Start of EXCERPT

You’re not alone. We hear countless stories of business leaders who feel paralyzed by the inflexibility of their legacy ERP platforms, while not knowing any other way.

We have good news for them—change is possible. But, of course, shifting away from your legacy system isn’t easy. It’s like being stuck in a bad relationship. You feel trapped, because you depending on that system to help you meet your obligations, but you know that you could be operating more efficiently and with fewer headaches if you could find a better solution.

So how do you know when you’re ready to break up and move on?

Know Your Options

If you’re using one of the ERP software giants, you have a lot of history, research, and innovation at your disposal. That can be a great thing—but it can also stifle efficiency and growth. Before we talk about the stifling part, let’s take a snapshot look at five of the top ERP software providers in the industry:

IBM

As one of the leading IT companies in the world, IBM stands out with a diversified portfolio of ERP solutions, end-to-end capabilities, a unified user experience, and front-edge investments in cloud, big data, analytics, and security. Its century-long presence on the IT market has weathered technological innovation and business process evolution admirably, making it a top contender for operational software products.

Accenture

Another of the top IT performers, Accenture offers global service delivery, a strong client-driven approach, broad capabilities and support, and a continually evolving technology platform. With a focus on mobile applications and a better user interface than many ERPs, Accenture has earned a reputation as an efficient solution for large companies. They invest heavily in research and development, focusing their efforts on scalable industry solutions across a variety of platforms and applications.

Deloitte

Deloitte has ridden the front edge of the technology wave ever since the 1950s when data processing machines revolutionized the accounting industry. It is a leader in SAP collaboration and improved customer operations. Their services include ERP strategy development, enterprise cost reduction, governance, risk and compliance, and ERP project and change management.

End of EXCERPT

### REQUIRED WORK
(a) List each ERP software provider that has its own heading in the excerpt on legacy ERP platforms.
(b) Write the next part of the excerpt on legacy ERP platforms, continuing after its final sentence.

Start of GIVEN MATERIAL

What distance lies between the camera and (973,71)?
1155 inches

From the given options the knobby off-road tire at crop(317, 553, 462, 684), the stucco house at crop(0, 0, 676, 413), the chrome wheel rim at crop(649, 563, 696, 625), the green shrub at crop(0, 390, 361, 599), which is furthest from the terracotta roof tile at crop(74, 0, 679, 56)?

End of GIVEN MATERIAL

### RESULTS OF THE TASKS
(a) IBM, Accenture, Deloitte

(b)
Microsoft Dynamics

Microsoft’s broad capabilities and deep market penetration have made the company a household name. Their cloud-based operations product offers integration with legacy systems and global scalability combined with Microsoft’s well-known productivity and intelligence tools. Offering end-to-end business applications, Microsoft Dynamics serves over 23,000 organizations with finance, project, and business process operations.

Oracle

Oracle offers an array of business software under the name E-Business Suite. This software offers an array of functional modules for ERP, CRM, supply-chain management, warehouse management, human resource management, product lifecycle, financial applications, and more.

So What’s the Problem?

The impressive credentials of these four ERP solutions serve many companies well. As five of the top providers, they’re clearly meeting the needs of many businesses with innovative apps and cloud-based tools.

So what’s not to love? Why have some companies stopped drinking the Kool-Aid?

Ultimately, it’s because their greatest strengths—their single-system solutions that include broadly diversified product offerings with consistent user experience—may also be their biggest drawback. Companies with specific, unique needs and limited budgets run into problems because these goliath ERPs can’t pivot quickly or make cost-effective changes.

Let’s take a look at four reasons companies might rethink their partnership with these seemingly omnipresent solutions:

Steep operational costs

It’s difficult to calculate the total cost of ownership for your ERP, because hidden costs, maintenance fees, and product upgrades can send your budget careening out of control. With large enterprise systems, expect to pay not just the original ticket price, but also customization costs, consultancy fees, maintenance charges, change implementation costs, and modification costs after implementation. Any change will be charged at high hourly fees, and these companies often force multiple developers to work on your system at once—which means your costs skyrocket incredibly quickly.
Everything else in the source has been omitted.